• _Supplied data_:
◆ ◆ ◆
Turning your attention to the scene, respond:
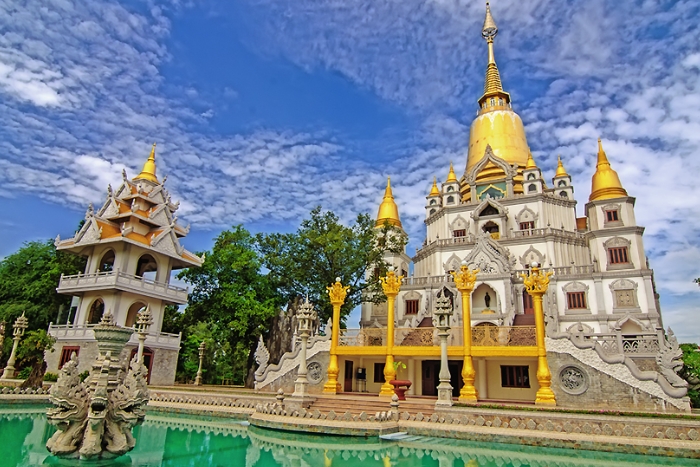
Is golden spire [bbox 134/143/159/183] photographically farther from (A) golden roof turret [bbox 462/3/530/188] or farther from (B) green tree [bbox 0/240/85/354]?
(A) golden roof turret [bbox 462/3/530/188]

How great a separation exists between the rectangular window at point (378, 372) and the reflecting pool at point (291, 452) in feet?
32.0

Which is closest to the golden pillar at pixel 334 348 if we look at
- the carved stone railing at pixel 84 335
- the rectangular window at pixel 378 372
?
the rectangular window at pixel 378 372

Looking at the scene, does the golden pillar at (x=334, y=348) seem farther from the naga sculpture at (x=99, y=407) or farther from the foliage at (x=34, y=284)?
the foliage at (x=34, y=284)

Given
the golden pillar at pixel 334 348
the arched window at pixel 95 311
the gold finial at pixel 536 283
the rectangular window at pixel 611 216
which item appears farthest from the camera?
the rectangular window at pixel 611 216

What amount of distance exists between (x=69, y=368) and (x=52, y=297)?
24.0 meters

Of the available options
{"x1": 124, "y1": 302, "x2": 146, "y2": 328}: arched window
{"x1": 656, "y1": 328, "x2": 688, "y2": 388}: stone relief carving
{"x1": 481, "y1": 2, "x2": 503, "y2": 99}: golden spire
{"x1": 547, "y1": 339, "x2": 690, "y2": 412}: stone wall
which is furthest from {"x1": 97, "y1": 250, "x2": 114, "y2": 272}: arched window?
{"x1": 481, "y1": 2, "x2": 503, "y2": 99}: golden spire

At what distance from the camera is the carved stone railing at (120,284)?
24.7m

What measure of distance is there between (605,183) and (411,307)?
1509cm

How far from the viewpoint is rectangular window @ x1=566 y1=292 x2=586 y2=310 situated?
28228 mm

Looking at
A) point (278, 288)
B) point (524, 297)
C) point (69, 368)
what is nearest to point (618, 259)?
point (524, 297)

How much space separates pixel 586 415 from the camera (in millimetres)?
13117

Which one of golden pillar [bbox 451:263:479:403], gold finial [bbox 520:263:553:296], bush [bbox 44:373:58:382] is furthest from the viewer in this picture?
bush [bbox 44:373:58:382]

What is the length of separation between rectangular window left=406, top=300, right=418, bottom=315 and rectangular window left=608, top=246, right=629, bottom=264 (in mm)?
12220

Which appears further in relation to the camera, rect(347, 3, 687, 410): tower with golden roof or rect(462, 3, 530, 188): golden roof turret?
◆ ◆ ◆
• _Exercise details_:
Reproduce every item above word for word, leaving out the pictures.

• _Result for this task_:
Turning your attention to the scene, respond:
Is golden spire [bbox 134/143/159/183] photographically farther from (A) golden roof turret [bbox 462/3/530/188] or farther from (B) green tree [bbox 0/240/85/354]?
(A) golden roof turret [bbox 462/3/530/188]

How great a separation exists between the rectangular window at point (378, 372) and the reflecting pool at point (291, 452) in feet?
32.0

Which is closest to the golden pillar at pixel 334 348 if we look at
- the carved stone railing at pixel 84 335
- the rectangular window at pixel 378 372
?
the rectangular window at pixel 378 372

Looking at the scene, does the golden pillar at (x=334, y=348) seem farther from the naga sculpture at (x=99, y=407) or farther from the foliage at (x=34, y=284)?
the foliage at (x=34, y=284)

Given
the golden pillar at pixel 334 348
the arched window at pixel 95 311
the gold finial at pixel 536 283
the rectangular window at pixel 611 216
which item appears farthest from the camera?
the rectangular window at pixel 611 216

What amount of distance exists between (x=69, y=368) and (x=52, y=297)?
24.0 meters

Of the available options
{"x1": 124, "y1": 302, "x2": 146, "y2": 328}: arched window
{"x1": 656, "y1": 328, "x2": 688, "y2": 388}: stone relief carving
{"x1": 481, "y1": 2, "x2": 503, "y2": 99}: golden spire
{"x1": 547, "y1": 339, "x2": 690, "y2": 412}: stone wall
which is furthest from {"x1": 97, "y1": 250, "x2": 114, "y2": 272}: arched window?
{"x1": 481, "y1": 2, "x2": 503, "y2": 99}: golden spire

At what distance from the camera is the carved stone railing at (120,284)?
24.7m

What measure of distance is there between (605,183) and (411,307)?
1509cm

How far from the viewpoint is rectangular window @ x1=566 y1=292 x2=586 y2=310 situated?
28228 mm

Looking at
A) point (278, 288)
B) point (524, 297)
C) point (69, 368)
what is nearest to point (618, 259)?
point (524, 297)

How much space separates pixel 586 415 from the camera (in millimetres)?
13117

Which one of golden pillar [bbox 451:263:479:403], gold finial [bbox 520:263:553:296], bush [bbox 44:373:58:382] is furthest from the viewer in this picture?
bush [bbox 44:373:58:382]

What is the length of separation between rectangular window left=406, top=300, right=418, bottom=315 and rectangular window left=608, top=246, right=629, bottom=264 (in mm)?
12220

Which appears further in relation to the camera, rect(347, 3, 687, 410): tower with golden roof or rect(462, 3, 530, 188): golden roof turret?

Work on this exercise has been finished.